----- Reading text -----

- Genre: Soap opera
- Directed by: Rasool
- Starring: Kalyani Rachitha Mahalakshmi Syed Anwar Ahmed Dinesh Gopalasamy Anuradha Krishnamoorthy Rajyalakshmi
- Country of origin: India
- Original language: Tamil
- No. of seasons: 2
- No. of episodes: 272

Production
- Producer: Syed Anwar Ahmed
- Editor: PM Achuthan
- Camera setup: Multi-camera
- Running time: approx. 20-22 minutes per episode
- Production company: Ever Green Productions

Original release
- Network: STAR Vijay
- Release: 4 April 2011 – 4 May 2012

= Pirivom Santhippom (TV series) =

Pirivom Santhippom is a 2011 Indian Tamil-language soap opera that aired Monday through Friday on Vijay TV from 4 April 2011 to 4 May 2012 at 7:30PM (IST) for 272 episodes. Its initial concept is an adaptation from North Indian Hindi serial Sapna Babul Ka...Bidaai that aired on Star Plus.

The show starred Kalyani, Rachitha Mahalakshmi, Syed Anwar Ahmed, Dinesh Gopalasamy, Anuradha Krishnamoorthy and among others. It was directed by Rasool. This is a story of two childhood friends Revathy (Kalyani) and Jyothi (Rachitha Mahalakshmi) explores the social impacts of skin colour.

----- Records provided -----

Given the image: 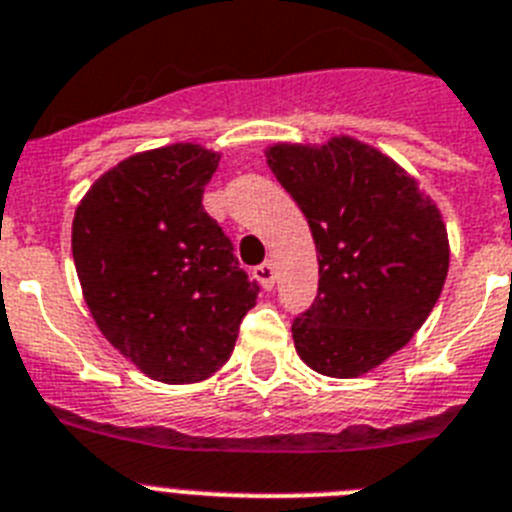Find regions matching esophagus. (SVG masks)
Wrapping results in <instances>:
<instances>
[{"instance_id":"34e87169","label":"esophagus","mask_w":512,"mask_h":512,"mask_svg":"<svg viewBox=\"0 0 512 512\" xmlns=\"http://www.w3.org/2000/svg\"><path fill=\"white\" fill-rule=\"evenodd\" d=\"M253 277L259 280V285L264 287V290H272V285H274V264H272V261H264V264L253 266Z\"/></svg>"}]
</instances>
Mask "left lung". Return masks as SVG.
Wrapping results in <instances>:
<instances>
[{
    "mask_svg": "<svg viewBox=\"0 0 512 512\" xmlns=\"http://www.w3.org/2000/svg\"><path fill=\"white\" fill-rule=\"evenodd\" d=\"M266 164L319 253V293L295 316V350L324 377H361L432 314L450 264L442 214L400 164L348 135L274 143Z\"/></svg>",
    "mask_w": 512,
    "mask_h": 512,
    "instance_id": "8db88e82",
    "label": "left lung"
}]
</instances>
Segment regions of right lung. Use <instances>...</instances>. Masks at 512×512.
Returning <instances> with one entry per match:
<instances>
[{
  "instance_id": "1",
  "label": "right lung",
  "mask_w": 512,
  "mask_h": 512,
  "mask_svg": "<svg viewBox=\"0 0 512 512\" xmlns=\"http://www.w3.org/2000/svg\"><path fill=\"white\" fill-rule=\"evenodd\" d=\"M217 164L196 143L143 151L75 209L73 259L96 327L156 382L211 377L256 306L259 285L201 204Z\"/></svg>"
}]
</instances>
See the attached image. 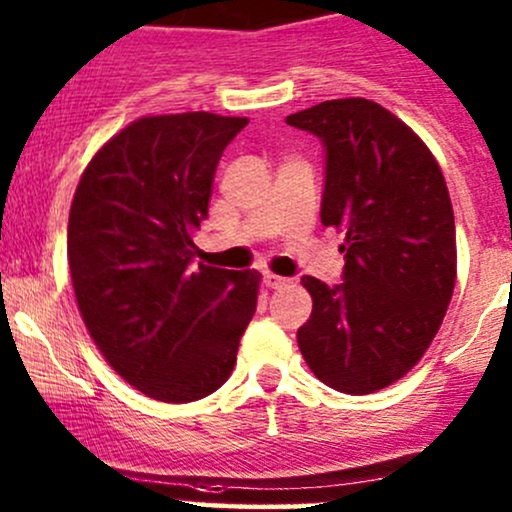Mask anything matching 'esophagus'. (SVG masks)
<instances>
[{"instance_id":"obj_1","label":"esophagus","mask_w":512,"mask_h":512,"mask_svg":"<svg viewBox=\"0 0 512 512\" xmlns=\"http://www.w3.org/2000/svg\"><path fill=\"white\" fill-rule=\"evenodd\" d=\"M263 282H266L268 290H282V287H285L290 280L280 278V275H275V273H266L263 275Z\"/></svg>"}]
</instances>
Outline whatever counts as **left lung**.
<instances>
[{
	"label": "left lung",
	"instance_id": "left-lung-1",
	"mask_svg": "<svg viewBox=\"0 0 512 512\" xmlns=\"http://www.w3.org/2000/svg\"><path fill=\"white\" fill-rule=\"evenodd\" d=\"M287 124L326 146L321 222L345 234V282L302 278L314 309L297 330L299 350L326 386L376 393L424 357L453 297L446 179L422 138L374 100H326Z\"/></svg>",
	"mask_w": 512,
	"mask_h": 512
}]
</instances>
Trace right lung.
I'll return each mask as SVG.
<instances>
[{
	"label": "right lung",
	"instance_id": "add662e5",
	"mask_svg": "<svg viewBox=\"0 0 512 512\" xmlns=\"http://www.w3.org/2000/svg\"><path fill=\"white\" fill-rule=\"evenodd\" d=\"M246 124L213 112L141 117L76 186L66 256L78 311L105 362L153 400L218 390L256 311L261 273L191 266L215 167Z\"/></svg>",
	"mask_w": 512,
	"mask_h": 512
}]
</instances>
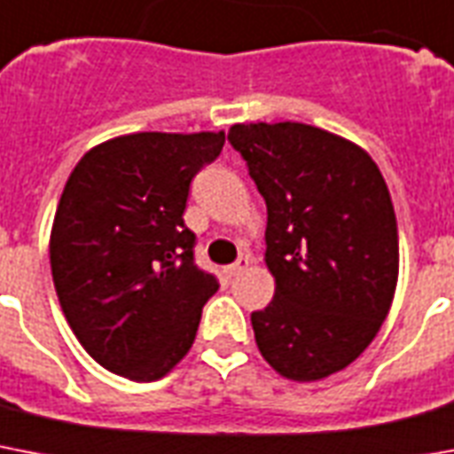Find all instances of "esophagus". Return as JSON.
<instances>
[{"mask_svg":"<svg viewBox=\"0 0 454 454\" xmlns=\"http://www.w3.org/2000/svg\"><path fill=\"white\" fill-rule=\"evenodd\" d=\"M248 264H250V257H248V255H241V257H239V260H237V262L230 264V267H227V274H230V277H239L241 271L248 270Z\"/></svg>","mask_w":454,"mask_h":454,"instance_id":"obj_1","label":"esophagus"}]
</instances>
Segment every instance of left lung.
<instances>
[{
    "instance_id": "left-lung-1",
    "label": "left lung",
    "mask_w": 454,
    "mask_h": 454,
    "mask_svg": "<svg viewBox=\"0 0 454 454\" xmlns=\"http://www.w3.org/2000/svg\"><path fill=\"white\" fill-rule=\"evenodd\" d=\"M231 147L267 204L274 300L250 314L264 361L314 382L364 354L389 314L398 230L382 173L361 147L324 129L234 124Z\"/></svg>"
}]
</instances>
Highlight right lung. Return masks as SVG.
<instances>
[{
	"instance_id": "right-lung-1",
	"label": "right lung",
	"mask_w": 454,
	"mask_h": 454,
	"mask_svg": "<svg viewBox=\"0 0 454 454\" xmlns=\"http://www.w3.org/2000/svg\"><path fill=\"white\" fill-rule=\"evenodd\" d=\"M224 133H133L86 152L56 210L51 274L82 347L136 382L164 377L190 351L220 288L194 262L183 213Z\"/></svg>"
}]
</instances>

-----

[Exercise objective]
Could you return, word for word, everything in the Pirivom Santhippom text from "Pirivom Santhippom is" down to "on Star Plus."?

[Answer to this problem]
Pirivom Santhippom is a 2011 Indian Tamil-language soap opera that aired Monday through Friday on Vijay TV from 4 April 2011 to 4 May 2012 at 7:30PM (IST) for 272 episodes. Its initial concept is an adaptation from North Indian Hindi serial Sapna Babul Ka...Bidaai that aired on Star Plus.